>> start Data records
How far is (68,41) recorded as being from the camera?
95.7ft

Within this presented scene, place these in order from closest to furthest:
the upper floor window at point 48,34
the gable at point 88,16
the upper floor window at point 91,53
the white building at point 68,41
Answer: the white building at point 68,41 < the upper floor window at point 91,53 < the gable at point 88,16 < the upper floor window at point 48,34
>> end Data records
• **Aim**:
Extract the complete set of records unchanged.

• **Response to the task**:
How far is (68,41) recorded as being from the camera?
95.7ft

Within this presented scene, place these in order from closest to furthest:
the upper floor window at point 48,34
the gable at point 88,16
the upper floor window at point 91,53
the white building at point 68,41
Answer: the white building at point 68,41 < the upper floor window at point 91,53 < the gable at point 88,16 < the upper floor window at point 48,34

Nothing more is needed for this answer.